The problem -
Every line in the records below between the one holding "On a white background" and the one holding "orkers in full", inclusive, is to be set down exactly; all other lines are to be left out.

Records shown -
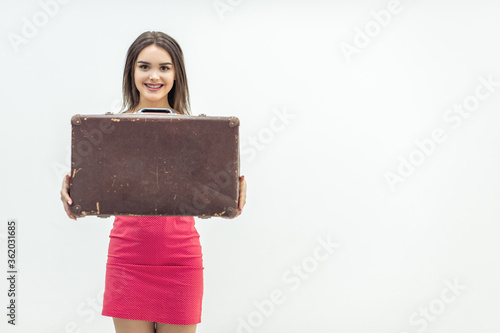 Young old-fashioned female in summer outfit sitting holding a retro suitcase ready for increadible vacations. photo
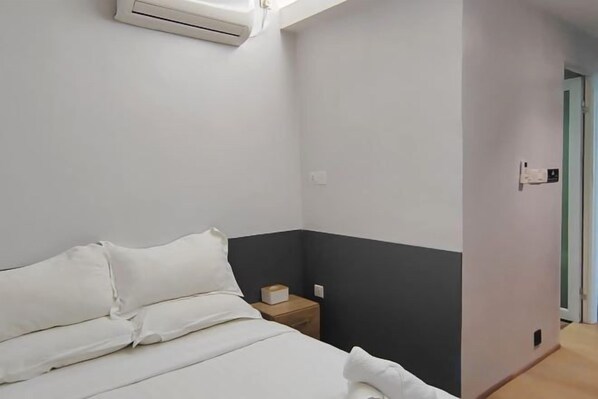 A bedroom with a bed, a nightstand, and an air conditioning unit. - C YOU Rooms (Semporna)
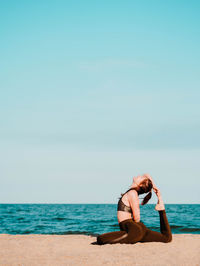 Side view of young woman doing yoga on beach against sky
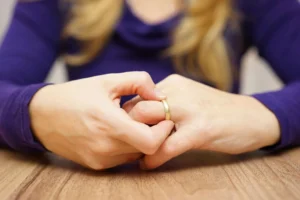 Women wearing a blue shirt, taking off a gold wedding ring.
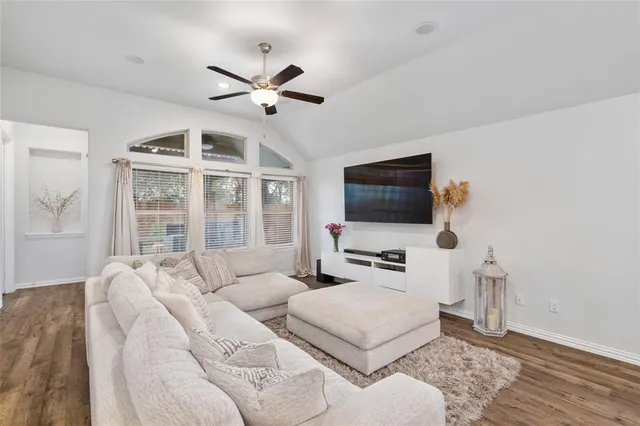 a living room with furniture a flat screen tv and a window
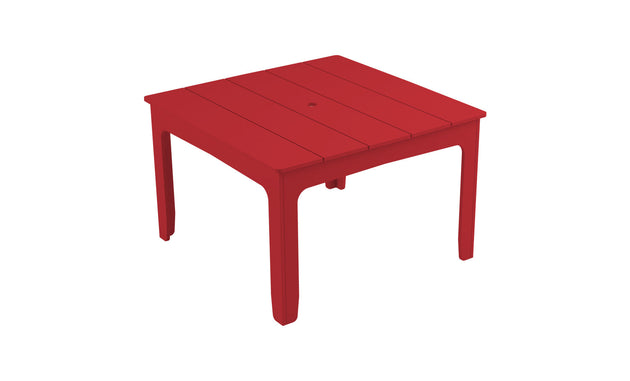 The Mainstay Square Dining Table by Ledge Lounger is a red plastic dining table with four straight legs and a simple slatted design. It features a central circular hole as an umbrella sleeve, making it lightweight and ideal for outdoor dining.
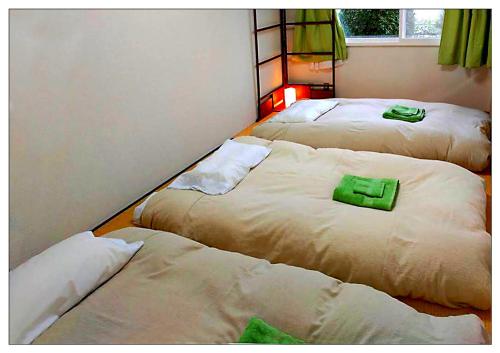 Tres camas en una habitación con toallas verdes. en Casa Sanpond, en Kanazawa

...

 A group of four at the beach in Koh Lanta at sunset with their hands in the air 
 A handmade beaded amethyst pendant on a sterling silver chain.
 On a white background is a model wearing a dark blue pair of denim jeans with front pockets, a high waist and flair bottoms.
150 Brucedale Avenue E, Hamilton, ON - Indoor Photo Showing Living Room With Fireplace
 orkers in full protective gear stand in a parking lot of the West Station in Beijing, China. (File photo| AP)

* * *

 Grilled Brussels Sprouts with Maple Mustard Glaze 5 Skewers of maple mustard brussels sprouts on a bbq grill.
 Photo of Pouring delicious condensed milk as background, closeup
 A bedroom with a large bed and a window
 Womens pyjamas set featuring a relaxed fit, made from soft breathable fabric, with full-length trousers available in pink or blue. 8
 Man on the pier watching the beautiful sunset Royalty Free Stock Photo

Answer -
 On a white background is a model wearing a dark blue pair of denim jeans with front pockets, a high waist and flair bottoms.
150 Brucedale Avenue E, Hamilton, ON - Indoor Photo Showing Living Room With Fireplace
 orkers in full protective gear stand in a parking lot of the West Station in Beijing, China. (File photo| AP)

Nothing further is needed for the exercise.